Factor 4 has significant loading of Co and Ba, and dissociation of these 2 elements from any other elements indicates its mixed origin like non-aluminous silicate minerals where both metals are not associated with Al oxides in the sediments of Sibuti Formation (Nagarajan et al. 2019, 2017a). In addition, carbonate (calcite, dolomite, and magnesite) or Fe oxide minerals such as goethite and pyrite might be a source as well (Dehaine et al. 2021). These minerals are abundant in shale and pyrite concretion of Sibuti and Setap formations. Factor 5 has a higher loading of Cd with high negative loading of Mn. This might be due to the variation in the origin of both metals, where Cd is a major input from agricultural fields and Mn presence is mainly from geogenic sources in the study area. Moderate loading of turbidity in this component indicates the desorption of Mn hydroxide bound Cd in high turbid conditions.

Northeast monsoon (NEM)

Factor 1 has higher loading of Cu, Zn, Al, and Cd and high negative loading of Ba, turbidity, and pH. The chalcophile elements (Cu, Cd, and Zn) are derived from pyrite and shale concretion, and distribution is mainly controlled by clay minerals and phyllosilicates such as illite and kaolinite (Nagarajan et al. 2017a). The higher loading of Cd might be due to the absorption of Cd onto the clay minerals in the lower part of the estuary (Hao et al. 2020, Jiann and Ho 2014; Namiesnik and Rabajczyk 2010) (Fig. 6b). On the other hand, negative loading of Ba, turbidity, and pH indicate absorption. The association of Ba with clay minerals is well observed in arkoses in Sibuti and Lambir formations (Nagarajan et al. 2015, 2017a) which supports the association of Ba with clay minerals or Al-oxyhydroxides controlled factor in SS (factor 1: Sect. 4.3.2.2) and indicates settlement of such in the lower part of the estuary (Fig. 6d). The presence of Ba in Sibuti and Tukau Formations validates the leaching of this metal with chalcophile metals like Cu, Zn, and Cd. In addition, leached Ba in aquatic environments commonly precipitates as BaSO4 or BaCO3, where BaSO4 is mainly associated with seawater introduction because of higher SO4 content (Gad 2014) and respiration of organic matter, which is associated with acidic water (Marchitto 2013). The observed organic matter respiration in the water column (factor 6: Sect. 4.3.1.2) also validates the observation. Hence, formation of both precipitates are supported by absorption process in suspended solids and sedimentation with the help of Al-oxyhydroxides (Gad 2014).

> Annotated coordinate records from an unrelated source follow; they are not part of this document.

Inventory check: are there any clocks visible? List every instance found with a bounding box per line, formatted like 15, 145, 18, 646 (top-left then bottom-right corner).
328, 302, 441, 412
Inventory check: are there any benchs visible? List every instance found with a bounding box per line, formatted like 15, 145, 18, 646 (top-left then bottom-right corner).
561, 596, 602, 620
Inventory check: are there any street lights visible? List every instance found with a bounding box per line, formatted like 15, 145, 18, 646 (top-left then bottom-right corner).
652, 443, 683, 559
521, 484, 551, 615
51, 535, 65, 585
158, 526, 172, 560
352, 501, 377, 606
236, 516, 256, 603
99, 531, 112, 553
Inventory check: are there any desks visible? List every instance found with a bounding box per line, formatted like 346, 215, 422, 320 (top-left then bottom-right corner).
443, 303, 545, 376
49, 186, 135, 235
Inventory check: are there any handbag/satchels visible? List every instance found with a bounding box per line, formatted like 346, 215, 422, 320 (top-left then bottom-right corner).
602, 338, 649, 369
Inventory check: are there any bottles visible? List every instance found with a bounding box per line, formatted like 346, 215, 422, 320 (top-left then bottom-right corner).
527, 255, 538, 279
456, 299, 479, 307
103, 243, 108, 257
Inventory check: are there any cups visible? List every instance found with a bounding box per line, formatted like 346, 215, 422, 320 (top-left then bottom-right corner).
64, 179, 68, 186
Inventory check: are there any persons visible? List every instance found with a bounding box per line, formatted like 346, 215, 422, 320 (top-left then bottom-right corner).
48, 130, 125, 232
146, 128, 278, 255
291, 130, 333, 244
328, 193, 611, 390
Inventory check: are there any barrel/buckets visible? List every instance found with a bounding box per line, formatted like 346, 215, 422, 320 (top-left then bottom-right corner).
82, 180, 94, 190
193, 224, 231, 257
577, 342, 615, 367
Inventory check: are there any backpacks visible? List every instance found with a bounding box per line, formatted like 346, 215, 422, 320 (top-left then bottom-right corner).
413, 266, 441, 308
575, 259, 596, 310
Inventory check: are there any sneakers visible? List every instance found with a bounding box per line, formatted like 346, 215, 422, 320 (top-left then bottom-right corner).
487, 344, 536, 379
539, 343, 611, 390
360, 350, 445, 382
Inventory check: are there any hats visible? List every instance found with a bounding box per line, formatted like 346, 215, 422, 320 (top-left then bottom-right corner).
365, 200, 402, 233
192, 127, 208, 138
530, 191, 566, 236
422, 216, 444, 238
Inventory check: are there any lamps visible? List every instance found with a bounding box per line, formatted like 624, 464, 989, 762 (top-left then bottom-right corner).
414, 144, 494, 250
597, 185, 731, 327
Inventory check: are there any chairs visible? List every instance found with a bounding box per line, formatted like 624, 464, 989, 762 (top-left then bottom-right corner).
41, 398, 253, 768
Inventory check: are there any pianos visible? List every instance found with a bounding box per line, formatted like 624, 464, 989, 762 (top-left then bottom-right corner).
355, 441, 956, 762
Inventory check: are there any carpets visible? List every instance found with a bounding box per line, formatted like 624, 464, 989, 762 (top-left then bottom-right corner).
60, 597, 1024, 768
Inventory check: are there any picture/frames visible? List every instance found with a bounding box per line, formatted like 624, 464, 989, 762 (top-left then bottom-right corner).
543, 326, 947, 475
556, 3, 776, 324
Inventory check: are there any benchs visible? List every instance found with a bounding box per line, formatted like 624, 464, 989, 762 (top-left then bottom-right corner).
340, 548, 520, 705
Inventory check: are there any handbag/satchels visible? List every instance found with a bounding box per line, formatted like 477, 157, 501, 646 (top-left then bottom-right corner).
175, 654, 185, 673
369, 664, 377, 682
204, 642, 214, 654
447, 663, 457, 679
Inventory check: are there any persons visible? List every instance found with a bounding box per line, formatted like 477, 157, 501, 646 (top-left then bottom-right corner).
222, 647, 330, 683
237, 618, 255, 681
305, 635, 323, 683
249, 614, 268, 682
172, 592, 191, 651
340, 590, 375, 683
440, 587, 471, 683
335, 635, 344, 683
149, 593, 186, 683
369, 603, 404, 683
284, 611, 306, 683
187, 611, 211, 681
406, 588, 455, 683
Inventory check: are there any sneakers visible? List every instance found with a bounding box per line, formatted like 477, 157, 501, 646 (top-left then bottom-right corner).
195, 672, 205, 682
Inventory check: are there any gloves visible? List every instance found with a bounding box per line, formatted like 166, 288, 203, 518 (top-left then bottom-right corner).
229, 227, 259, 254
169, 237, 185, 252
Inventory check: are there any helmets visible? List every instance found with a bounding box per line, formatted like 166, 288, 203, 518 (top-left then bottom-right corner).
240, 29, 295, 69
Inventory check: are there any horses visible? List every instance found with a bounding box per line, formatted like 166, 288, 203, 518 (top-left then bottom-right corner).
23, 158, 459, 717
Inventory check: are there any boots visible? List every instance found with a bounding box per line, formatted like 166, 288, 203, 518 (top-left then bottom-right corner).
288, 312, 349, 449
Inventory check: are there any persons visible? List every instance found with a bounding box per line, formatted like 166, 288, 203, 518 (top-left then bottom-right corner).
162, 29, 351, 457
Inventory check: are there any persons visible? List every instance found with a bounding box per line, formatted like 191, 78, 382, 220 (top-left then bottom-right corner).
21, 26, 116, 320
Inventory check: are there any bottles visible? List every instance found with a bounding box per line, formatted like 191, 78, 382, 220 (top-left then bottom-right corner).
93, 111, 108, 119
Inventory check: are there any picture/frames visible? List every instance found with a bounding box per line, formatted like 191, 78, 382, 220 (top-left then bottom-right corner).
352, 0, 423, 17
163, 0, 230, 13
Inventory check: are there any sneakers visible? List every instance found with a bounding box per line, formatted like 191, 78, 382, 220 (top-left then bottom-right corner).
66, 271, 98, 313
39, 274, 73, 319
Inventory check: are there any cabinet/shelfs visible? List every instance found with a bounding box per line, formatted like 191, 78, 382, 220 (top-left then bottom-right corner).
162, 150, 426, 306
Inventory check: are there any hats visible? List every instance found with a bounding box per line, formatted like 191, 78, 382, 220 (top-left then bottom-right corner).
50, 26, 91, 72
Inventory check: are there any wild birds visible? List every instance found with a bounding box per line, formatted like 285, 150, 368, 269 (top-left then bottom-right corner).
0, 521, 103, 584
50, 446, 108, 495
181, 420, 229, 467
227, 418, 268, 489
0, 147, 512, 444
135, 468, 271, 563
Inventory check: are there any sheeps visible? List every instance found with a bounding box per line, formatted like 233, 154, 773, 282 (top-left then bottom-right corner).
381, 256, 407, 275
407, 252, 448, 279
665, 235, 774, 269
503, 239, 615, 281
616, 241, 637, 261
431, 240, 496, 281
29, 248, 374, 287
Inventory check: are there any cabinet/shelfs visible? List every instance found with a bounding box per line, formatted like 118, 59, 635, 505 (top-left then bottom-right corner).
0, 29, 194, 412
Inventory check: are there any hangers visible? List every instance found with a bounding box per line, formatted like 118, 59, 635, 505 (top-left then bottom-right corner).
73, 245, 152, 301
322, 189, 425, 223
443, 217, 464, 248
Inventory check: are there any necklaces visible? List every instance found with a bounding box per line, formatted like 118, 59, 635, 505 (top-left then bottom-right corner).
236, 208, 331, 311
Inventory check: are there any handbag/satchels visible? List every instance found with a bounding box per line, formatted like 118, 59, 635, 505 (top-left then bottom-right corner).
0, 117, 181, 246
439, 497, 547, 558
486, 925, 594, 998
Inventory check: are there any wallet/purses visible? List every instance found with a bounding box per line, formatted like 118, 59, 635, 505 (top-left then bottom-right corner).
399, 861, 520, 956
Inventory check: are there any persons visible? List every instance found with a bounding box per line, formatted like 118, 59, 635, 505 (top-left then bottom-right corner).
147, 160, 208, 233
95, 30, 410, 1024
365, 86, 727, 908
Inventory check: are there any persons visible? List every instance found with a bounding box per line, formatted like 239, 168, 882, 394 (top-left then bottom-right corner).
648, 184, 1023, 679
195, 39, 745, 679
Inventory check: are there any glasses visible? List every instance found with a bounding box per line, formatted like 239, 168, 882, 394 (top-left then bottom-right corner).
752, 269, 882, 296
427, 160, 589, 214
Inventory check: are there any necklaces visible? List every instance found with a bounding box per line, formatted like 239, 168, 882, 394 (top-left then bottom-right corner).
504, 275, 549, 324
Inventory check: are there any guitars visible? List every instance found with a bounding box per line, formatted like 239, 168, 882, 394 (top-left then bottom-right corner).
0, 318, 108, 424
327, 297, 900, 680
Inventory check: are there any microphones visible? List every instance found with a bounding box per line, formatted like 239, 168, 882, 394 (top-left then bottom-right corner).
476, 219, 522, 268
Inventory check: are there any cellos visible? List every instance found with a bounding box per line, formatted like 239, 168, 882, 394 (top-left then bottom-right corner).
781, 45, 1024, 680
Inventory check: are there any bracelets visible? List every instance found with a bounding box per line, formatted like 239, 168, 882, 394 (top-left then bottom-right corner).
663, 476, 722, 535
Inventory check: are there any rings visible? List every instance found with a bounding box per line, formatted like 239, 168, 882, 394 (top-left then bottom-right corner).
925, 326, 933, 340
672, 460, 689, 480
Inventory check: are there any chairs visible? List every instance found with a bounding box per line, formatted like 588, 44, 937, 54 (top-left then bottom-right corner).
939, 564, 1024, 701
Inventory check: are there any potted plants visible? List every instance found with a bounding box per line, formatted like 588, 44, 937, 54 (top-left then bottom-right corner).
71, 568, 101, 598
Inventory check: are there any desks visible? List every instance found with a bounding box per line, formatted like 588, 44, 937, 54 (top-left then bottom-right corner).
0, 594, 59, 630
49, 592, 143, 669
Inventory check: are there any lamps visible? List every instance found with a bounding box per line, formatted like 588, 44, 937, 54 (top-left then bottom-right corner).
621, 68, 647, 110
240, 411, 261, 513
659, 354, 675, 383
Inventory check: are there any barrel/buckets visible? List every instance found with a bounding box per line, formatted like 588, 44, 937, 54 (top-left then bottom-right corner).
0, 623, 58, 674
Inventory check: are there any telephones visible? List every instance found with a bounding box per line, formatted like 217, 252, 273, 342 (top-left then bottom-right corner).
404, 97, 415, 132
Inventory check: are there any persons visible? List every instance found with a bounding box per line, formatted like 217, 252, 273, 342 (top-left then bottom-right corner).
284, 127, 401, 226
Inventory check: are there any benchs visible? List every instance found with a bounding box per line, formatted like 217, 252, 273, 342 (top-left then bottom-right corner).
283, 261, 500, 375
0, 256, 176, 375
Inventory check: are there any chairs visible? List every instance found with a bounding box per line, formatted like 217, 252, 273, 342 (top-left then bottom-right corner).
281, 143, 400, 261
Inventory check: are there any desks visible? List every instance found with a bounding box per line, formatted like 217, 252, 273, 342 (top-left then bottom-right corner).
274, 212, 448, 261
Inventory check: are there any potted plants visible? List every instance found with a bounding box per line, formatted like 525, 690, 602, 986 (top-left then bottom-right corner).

Moreover, comparing the conditions during NEM, low SO42− concentration is observed in the upper part where the upper part has high SO42− content in the estuary and the turbidity of water has peaked in both ends while decreasing in the intermediate zone. In the case of pH, higher pH is observed in the upper part whereas relatively acidic conditions prevailed in the lower part. To sum up the factor with the above discussion, BaCO3 precipitation is evident in the upperpart and BaSO4 precipitation in the lower part under high turbidity conditions mainly controlled by absorption and sedimentation of suspended solids in the estuary. Factor 3 has high positive loading of Cr and high negative loading of Se. This kind of loading of these metals indicates the variation of origin for both metals where Cr is a ferromagnesian metal mainly derived from chromite present in the Sibuti Formation (Nagarajan et al. 2017a), while Se is a chalcophile metal mainly associated with lignite, peat soils, pyrites, and/or other heavy minerals (Yudovich and Ketris 2006) in the source region. Factor 4 has higher loading of Fe and Mn observed during NEM which might be due to the formation of Fe and Mn hydroxides and co-precipitation under well-oxygenated conditions (Fig. 6d) observed during this season (Duinker et al. 1979; Wollast et al. 1979). The higher negative loading of Co and high positive loading of TSS in factor 5, and lesser representation of metals may be attributed to the adsorption by the shale concretions in Sibuti and Lambir formations under tropical conditions (Nagarajan et al. 2017a, 2015). These oxidized metals are mainly transported in dissolved form or particulate form in river systems, where both phases pose a tendency to form metal humic complexes (Tessier et al. 1984). In addition, Co is particle reactive, and 90% of Co absorption by clay minerals is common in open river streams resembling the study area, whereas desorption up to 40–70% is observed through the introduction of seawater (Anandkumar et al. 2022). Considering these observations, this association indicates the desorption of Co from suspended solids due to prevailing hydrological conditions like the flow velocity of currents, and action by waves and tides, causing the breakdown of humic complexes with the introduction of seawater in the estuary.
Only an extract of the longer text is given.